Could you rewrite the lines of the records below as a JSON list of strings, one string per line, skipping blank lines? Leave the pictures out of your answer.

--- Start Input material ---

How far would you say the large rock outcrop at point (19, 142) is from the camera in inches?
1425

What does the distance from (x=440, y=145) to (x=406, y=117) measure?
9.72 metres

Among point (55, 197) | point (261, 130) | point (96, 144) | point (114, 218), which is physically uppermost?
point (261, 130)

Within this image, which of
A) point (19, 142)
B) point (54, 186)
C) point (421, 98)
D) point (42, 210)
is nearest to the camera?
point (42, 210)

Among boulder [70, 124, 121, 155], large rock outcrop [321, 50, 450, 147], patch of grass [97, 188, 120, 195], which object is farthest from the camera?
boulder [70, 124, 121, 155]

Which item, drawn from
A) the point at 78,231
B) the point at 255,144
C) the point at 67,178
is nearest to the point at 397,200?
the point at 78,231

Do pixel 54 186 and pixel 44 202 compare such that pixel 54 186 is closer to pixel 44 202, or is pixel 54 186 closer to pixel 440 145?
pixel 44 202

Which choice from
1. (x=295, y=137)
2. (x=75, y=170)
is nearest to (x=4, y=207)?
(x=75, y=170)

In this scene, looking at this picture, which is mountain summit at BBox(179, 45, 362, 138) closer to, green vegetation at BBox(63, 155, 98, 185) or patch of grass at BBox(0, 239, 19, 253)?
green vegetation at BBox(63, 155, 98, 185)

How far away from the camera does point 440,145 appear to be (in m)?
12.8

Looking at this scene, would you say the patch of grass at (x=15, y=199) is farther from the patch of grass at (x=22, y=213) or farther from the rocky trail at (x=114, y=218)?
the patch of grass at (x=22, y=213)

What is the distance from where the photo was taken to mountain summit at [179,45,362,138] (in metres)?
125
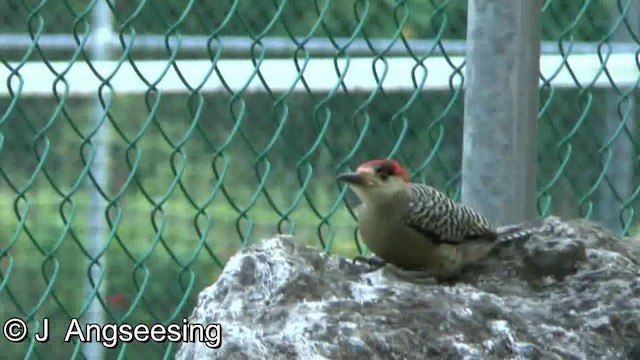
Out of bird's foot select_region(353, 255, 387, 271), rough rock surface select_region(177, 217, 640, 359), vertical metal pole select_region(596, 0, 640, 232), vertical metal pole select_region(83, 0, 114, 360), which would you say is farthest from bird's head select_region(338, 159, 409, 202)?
vertical metal pole select_region(596, 0, 640, 232)

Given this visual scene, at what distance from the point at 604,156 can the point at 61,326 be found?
2.25m

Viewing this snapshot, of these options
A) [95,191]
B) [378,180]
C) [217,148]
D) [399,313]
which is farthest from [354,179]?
[95,191]

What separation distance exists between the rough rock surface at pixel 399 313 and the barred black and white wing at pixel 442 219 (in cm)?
30

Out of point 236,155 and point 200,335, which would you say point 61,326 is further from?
point 200,335

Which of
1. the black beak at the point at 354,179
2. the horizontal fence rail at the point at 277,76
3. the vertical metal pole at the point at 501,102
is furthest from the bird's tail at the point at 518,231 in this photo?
the horizontal fence rail at the point at 277,76

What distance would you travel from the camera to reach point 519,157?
3.52m

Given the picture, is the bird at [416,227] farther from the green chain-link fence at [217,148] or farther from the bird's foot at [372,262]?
the green chain-link fence at [217,148]

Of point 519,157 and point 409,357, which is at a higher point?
point 519,157

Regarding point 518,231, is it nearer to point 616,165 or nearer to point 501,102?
point 501,102

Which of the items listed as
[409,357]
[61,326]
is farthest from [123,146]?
[409,357]

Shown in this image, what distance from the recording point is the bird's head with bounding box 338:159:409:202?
11.9 feet

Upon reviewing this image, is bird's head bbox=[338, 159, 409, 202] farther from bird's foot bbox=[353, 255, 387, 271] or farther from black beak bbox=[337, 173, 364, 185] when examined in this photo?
bird's foot bbox=[353, 255, 387, 271]

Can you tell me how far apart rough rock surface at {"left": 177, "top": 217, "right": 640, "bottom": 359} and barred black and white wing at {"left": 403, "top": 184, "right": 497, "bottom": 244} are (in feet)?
0.98

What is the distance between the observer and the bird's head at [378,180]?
3613 mm
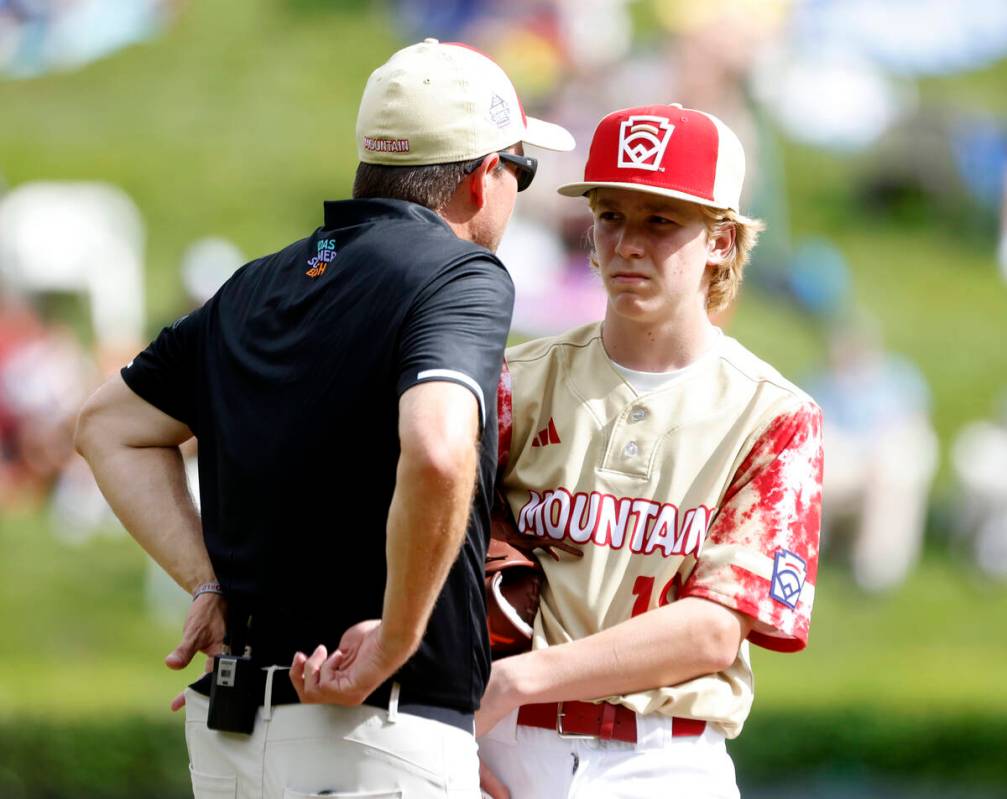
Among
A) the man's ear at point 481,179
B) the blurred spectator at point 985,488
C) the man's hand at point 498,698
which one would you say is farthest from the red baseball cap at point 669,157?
the blurred spectator at point 985,488

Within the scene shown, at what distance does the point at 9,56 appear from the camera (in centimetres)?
1259

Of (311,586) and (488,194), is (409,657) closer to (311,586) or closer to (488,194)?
(311,586)

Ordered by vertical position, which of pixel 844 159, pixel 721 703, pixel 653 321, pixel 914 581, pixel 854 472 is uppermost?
pixel 844 159

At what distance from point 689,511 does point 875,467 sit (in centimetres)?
925

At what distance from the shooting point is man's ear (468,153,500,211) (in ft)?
8.93

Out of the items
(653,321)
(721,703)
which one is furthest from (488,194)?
(721,703)

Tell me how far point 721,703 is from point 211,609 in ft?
3.21

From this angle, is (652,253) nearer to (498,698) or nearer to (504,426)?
(504,426)

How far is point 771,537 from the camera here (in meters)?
2.81

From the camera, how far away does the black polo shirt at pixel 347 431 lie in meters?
2.47

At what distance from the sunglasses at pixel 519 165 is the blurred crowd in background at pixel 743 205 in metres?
8.80

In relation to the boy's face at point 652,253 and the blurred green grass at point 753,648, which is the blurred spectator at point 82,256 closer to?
the blurred green grass at point 753,648

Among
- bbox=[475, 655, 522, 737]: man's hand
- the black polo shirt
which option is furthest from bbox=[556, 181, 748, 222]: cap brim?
bbox=[475, 655, 522, 737]: man's hand

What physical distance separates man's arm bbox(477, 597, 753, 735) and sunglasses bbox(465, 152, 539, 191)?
862 mm
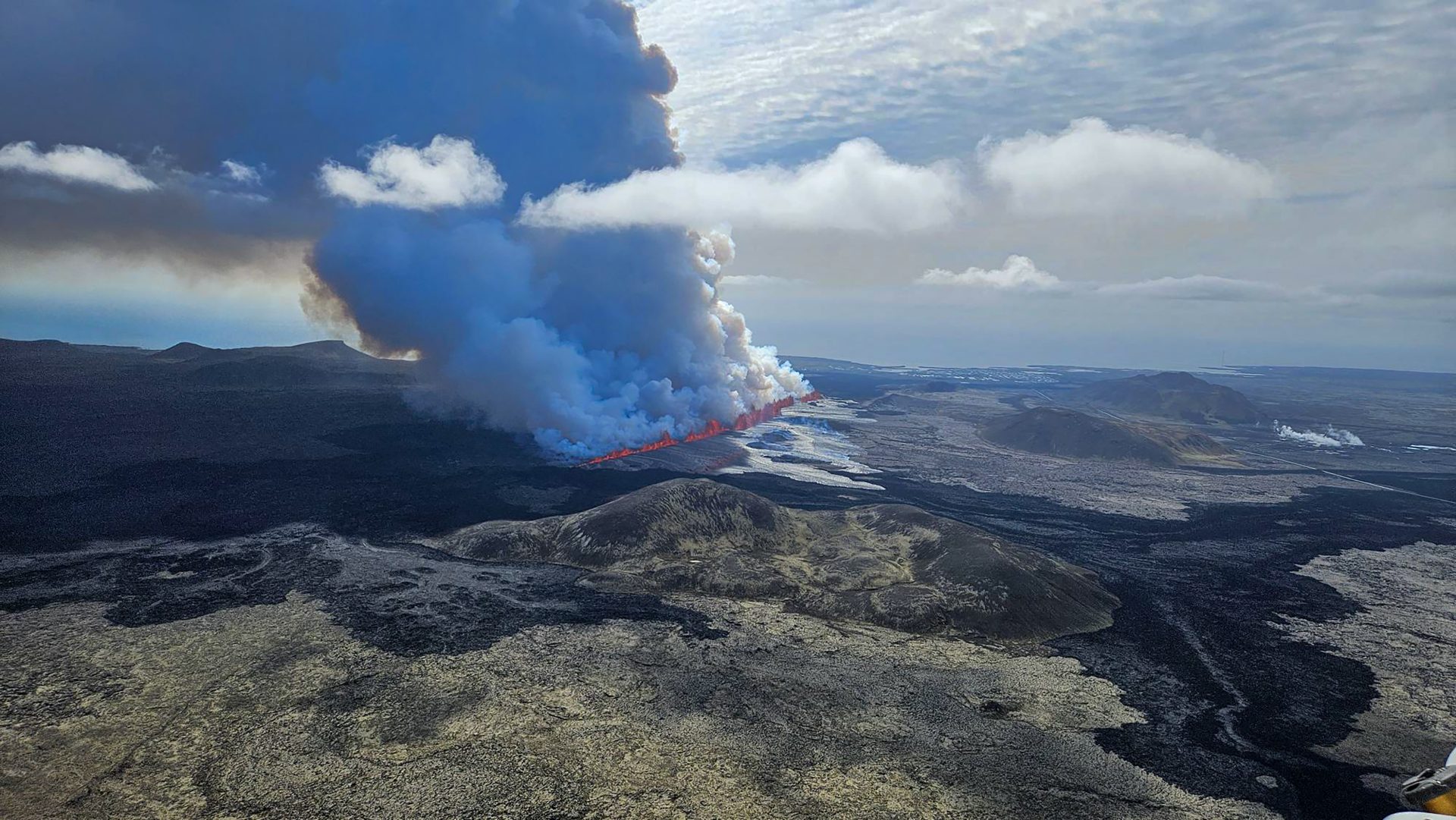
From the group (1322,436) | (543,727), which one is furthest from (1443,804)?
(1322,436)

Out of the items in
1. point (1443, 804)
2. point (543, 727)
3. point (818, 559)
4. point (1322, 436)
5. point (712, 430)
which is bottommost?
point (1322, 436)

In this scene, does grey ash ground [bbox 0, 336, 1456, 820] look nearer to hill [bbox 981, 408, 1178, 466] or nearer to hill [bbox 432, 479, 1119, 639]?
hill [bbox 432, 479, 1119, 639]

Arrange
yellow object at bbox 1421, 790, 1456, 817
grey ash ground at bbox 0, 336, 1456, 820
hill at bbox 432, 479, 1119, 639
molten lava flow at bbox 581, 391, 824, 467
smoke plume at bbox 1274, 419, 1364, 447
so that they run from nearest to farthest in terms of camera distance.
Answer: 1. yellow object at bbox 1421, 790, 1456, 817
2. grey ash ground at bbox 0, 336, 1456, 820
3. hill at bbox 432, 479, 1119, 639
4. molten lava flow at bbox 581, 391, 824, 467
5. smoke plume at bbox 1274, 419, 1364, 447

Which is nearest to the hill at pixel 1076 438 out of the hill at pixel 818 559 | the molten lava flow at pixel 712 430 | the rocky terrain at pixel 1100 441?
the rocky terrain at pixel 1100 441

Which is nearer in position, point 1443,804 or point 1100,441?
point 1443,804

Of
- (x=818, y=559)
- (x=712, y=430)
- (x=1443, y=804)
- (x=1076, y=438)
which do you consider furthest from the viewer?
(x=1076, y=438)

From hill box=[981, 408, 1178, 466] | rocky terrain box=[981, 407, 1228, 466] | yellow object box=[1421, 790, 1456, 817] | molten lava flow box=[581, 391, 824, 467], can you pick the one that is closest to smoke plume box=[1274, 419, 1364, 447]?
rocky terrain box=[981, 407, 1228, 466]

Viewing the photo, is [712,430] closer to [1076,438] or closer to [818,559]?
[1076,438]
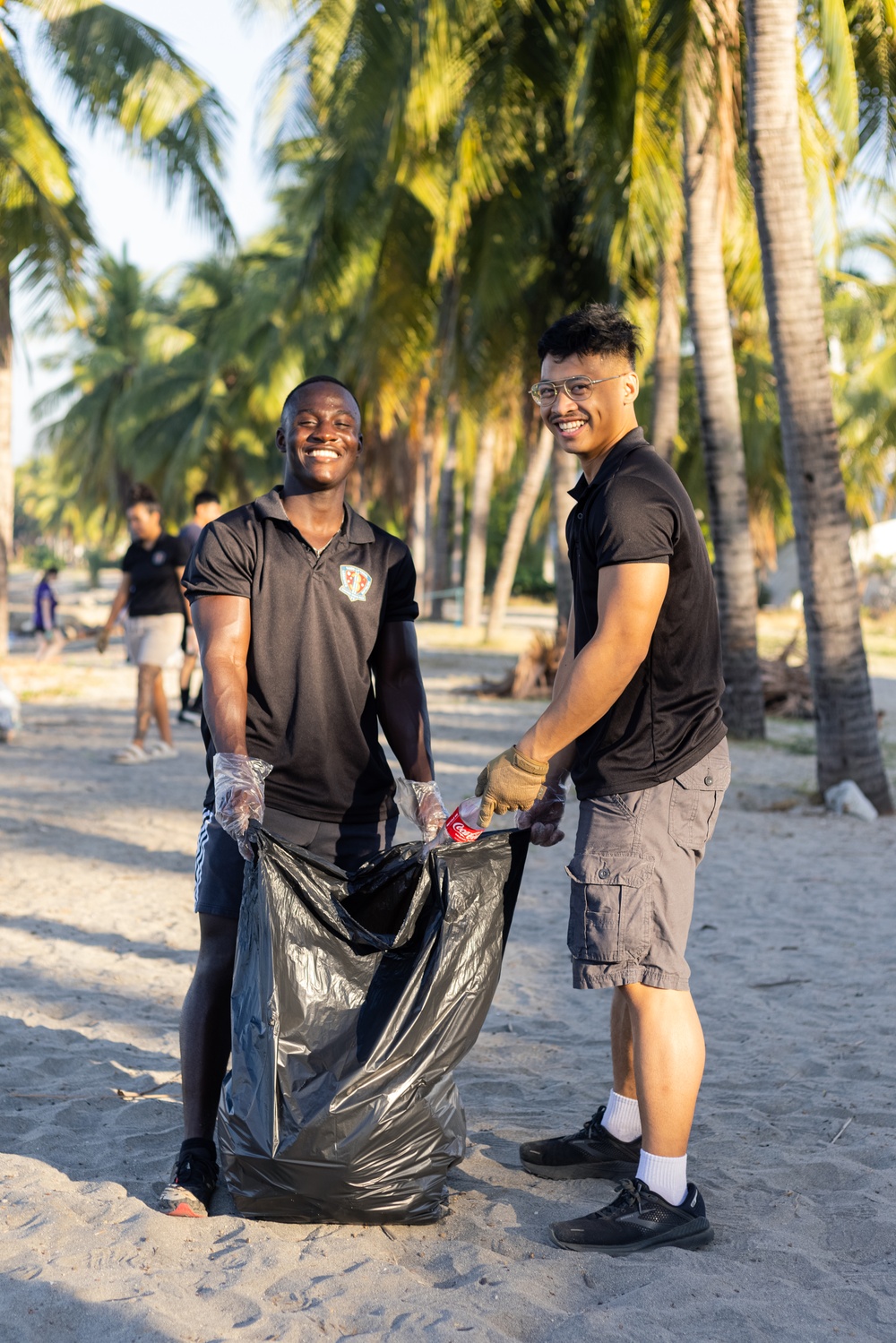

--- End Input material ---

Task answer —
[
  "How far would you say the large rock outcrop at point (19, 142) is from the camera in inches?",
  "1425",
  "What does the distance from (x=440, y=145) to (x=406, y=117) measure?",
  "9.72 metres",
  "Among point (55, 197) | point (261, 130) | point (96, 144) | point (114, 218), which is physically uppermost?",
  "point (261, 130)",
  "Within this image, which of",
  "A) point (19, 142)",
  "B) point (54, 186)",
  "C) point (421, 98)",
  "D) point (42, 210)",
  "is nearest to the camera?",
  "point (42, 210)",
  "Among boulder [70, 124, 121, 155], large rock outcrop [321, 50, 450, 147], patch of grass [97, 188, 120, 195], which object is farthest from the camera?",
  "boulder [70, 124, 121, 155]",
  "Which item, drawn from",
  "A) the point at 78,231",
  "B) the point at 255,144",
  "C) the point at 67,178",
  "is nearest to the point at 397,200?",
  "the point at 78,231",
  "Do pixel 54 186 and pixel 44 202 compare such that pixel 54 186 is closer to pixel 44 202, or is pixel 54 186 closer to pixel 440 145?",
  "pixel 44 202",
  "Which choice from",
  "1. (x=295, y=137)",
  "2. (x=75, y=170)",
  "is nearest to (x=4, y=207)?",
  "(x=75, y=170)",
  "In this scene, looking at this picture, which is mountain summit at BBox(179, 45, 362, 138) closer to, green vegetation at BBox(63, 155, 98, 185) or patch of grass at BBox(0, 239, 19, 253)?",
  "green vegetation at BBox(63, 155, 98, 185)",
  "How far away from the camera does point 440,145 appear to be (in m)?",
  "12.8",
  "Looking at this scene, would you say the patch of grass at (x=15, y=199) is farther from the patch of grass at (x=22, y=213) or farther from the rocky trail at (x=114, y=218)?",
  "the patch of grass at (x=22, y=213)",
  "What is the distance from where the photo was taken to mountain summit at [179,45,362,138] (in metres)?",
  "125",
  "Out of bird's foot select_region(353, 255, 387, 271), rough rock surface select_region(177, 217, 640, 359), vertical metal pole select_region(596, 0, 640, 232), vertical metal pole select_region(83, 0, 114, 360), which would you say is farthest from bird's head select_region(338, 159, 409, 202)?",
  "vertical metal pole select_region(596, 0, 640, 232)",
  "Given this visual scene, at what distance from the point at 604,156 can the point at 61,326 be found?",
  "2.25m",
  "Viewing this snapshot, of these options",
  "A) [95,191]",
  "B) [378,180]",
  "C) [217,148]",
  "D) [399,313]",
  "which is farthest from [354,179]?",
  "[95,191]",
  "What separation distance exists between the rough rock surface at pixel 399 313 and the barred black and white wing at pixel 442 219 (in cm)?",
  "30",
  "Out of point 236,155 and point 200,335, which would you say point 61,326 is further from?",
  "point 200,335",
  "Which of",
  "1. the black beak at the point at 354,179",
  "2. the horizontal fence rail at the point at 277,76",
  "3. the vertical metal pole at the point at 501,102",
  "is furthest from the bird's tail at the point at 518,231 in this photo?",
  "the horizontal fence rail at the point at 277,76",
  "What distance would you travel from the camera to reach point 519,157?",
  "3.52m",
  "Given the picture, is the bird at [416,227] farther from the green chain-link fence at [217,148] or farther from the bird's foot at [372,262]?",
  "the green chain-link fence at [217,148]",
  "Of point 519,157 and point 409,357, which is at a higher point?",
  "point 519,157",
  "Regarding point 518,231, is it nearer to point 616,165 or nearer to point 501,102?",
  "point 501,102",
  "Which of the items listed as",
  "[409,357]",
  "[61,326]",
  "is farthest from [123,146]?",
  "[409,357]",
  "Shown in this image, what distance from the recording point is the bird's head with bounding box 338:159:409:202?",
  "11.9 feet",
  "Upon reviewing this image, is bird's head bbox=[338, 159, 409, 202] farther from bird's foot bbox=[353, 255, 387, 271] or farther from black beak bbox=[337, 173, 364, 185] when examined in this photo?",
  "bird's foot bbox=[353, 255, 387, 271]",
  "Can you tell me how far apart rough rock surface at {\"left\": 177, \"top\": 217, \"right\": 640, \"bottom\": 359} and barred black and white wing at {\"left\": 403, \"top\": 184, \"right\": 497, \"bottom\": 244} are (in feet)?",
  "0.98",
  "What is the distance between the observer and the bird's head at [378,180]?",
  "3613 mm",
  "Among",
  "A) the man's ear at point 481,179",
  "B) the blurred spectator at point 985,488",
  "C) the man's hand at point 498,698",
  "which one would you say is farthest from the red baseball cap at point 669,157?",
  "the blurred spectator at point 985,488",
  "Within the scene shown, at what distance does the point at 9,56 appear from the camera (in centimetres)?",
  "1259",
  "Of (311,586) and (488,194), is (409,657) closer to (311,586) or closer to (488,194)?",
  "(311,586)",
  "Ordered by vertical position, which of pixel 844 159, pixel 721 703, pixel 653 321, pixel 914 581, pixel 854 472 is uppermost?",
  "pixel 844 159",
  "At what distance from point 689,511 does point 875,467 sit (in centimetres)?",
  "925",
  "At what distance from the shooting point is man's ear (468,153,500,211) (in ft)?",
  "8.93",
  "Out of the items",
  "(653,321)",
  "(721,703)",
  "which one is furthest from (488,194)?",
  "(721,703)",
  "Tell me how far point 721,703 is from point 211,609 in ft?",
  "3.21",
  "From this angle, is (652,253) nearer to (498,698) or nearer to (504,426)?",
  "(504,426)",
  "How far is point 771,537 from the camera here (in meters)?",
  "2.81",
  "From the camera, how far away does the black polo shirt at pixel 347 431 lie in meters?",
  "2.47",
  "At what distance from the sunglasses at pixel 519 165 is the blurred crowd in background at pixel 743 205 in metres?",
  "8.80",
  "In relation to the boy's face at point 652,253 and the blurred green grass at point 753,648, which is the blurred spectator at point 82,256 closer to?",
  "the blurred green grass at point 753,648",
  "Among",
  "- bbox=[475, 655, 522, 737]: man's hand",
  "- the black polo shirt",
  "which option is furthest from bbox=[556, 181, 748, 222]: cap brim?",
  "bbox=[475, 655, 522, 737]: man's hand",
  "What physical distance separates man's arm bbox(477, 597, 753, 735) and sunglasses bbox(465, 152, 539, 191)?",
  "862 mm",
  "From the group (1322,436) | (543,727), which one is furthest from (1443,804)?",
  "(1322,436)",
  "Out of the items in",
  "1. point (1443, 804)",
  "2. point (543, 727)",
  "3. point (818, 559)",
  "4. point (1322, 436)",
  "5. point (712, 430)",
  "which is bottommost?",
  "point (1322, 436)",
  "In this scene, does grey ash ground [bbox 0, 336, 1456, 820] look nearer to hill [bbox 981, 408, 1178, 466] or nearer to hill [bbox 432, 479, 1119, 639]?",
  "hill [bbox 432, 479, 1119, 639]",
  "Arrange",
  "yellow object at bbox 1421, 790, 1456, 817",
  "grey ash ground at bbox 0, 336, 1456, 820",
  "hill at bbox 432, 479, 1119, 639",
  "molten lava flow at bbox 581, 391, 824, 467",
  "smoke plume at bbox 1274, 419, 1364, 447",
  "so that they run from nearest to farthest in terms of camera distance.",
  "Answer: 1. yellow object at bbox 1421, 790, 1456, 817",
  "2. grey ash ground at bbox 0, 336, 1456, 820",
  "3. hill at bbox 432, 479, 1119, 639",
  "4. molten lava flow at bbox 581, 391, 824, 467",
  "5. smoke plume at bbox 1274, 419, 1364, 447",
  "Which is nearest to the hill at pixel 1076 438 out of the hill at pixel 818 559 | the molten lava flow at pixel 712 430 | the rocky terrain at pixel 1100 441?",
  "the rocky terrain at pixel 1100 441",
  "Which is nearer in position, point 1443,804 or point 1100,441?",
  "point 1443,804",
  "Of",
  "- (x=818, y=559)",
  "- (x=712, y=430)",
  "- (x=1443, y=804)",
  "- (x=1076, y=438)",
  "which do you consider furthest from the viewer?",
  "(x=1076, y=438)",
  "From hill box=[981, 408, 1178, 466] | rocky terrain box=[981, 407, 1228, 466] | yellow object box=[1421, 790, 1456, 817] | molten lava flow box=[581, 391, 824, 467], can you pick the one that is closest to smoke plume box=[1274, 419, 1364, 447]?",
  "rocky terrain box=[981, 407, 1228, 466]",
  "Viewing the photo, is [712,430] closer to [1076,438] or closer to [818,559]?",
  "[1076,438]"
]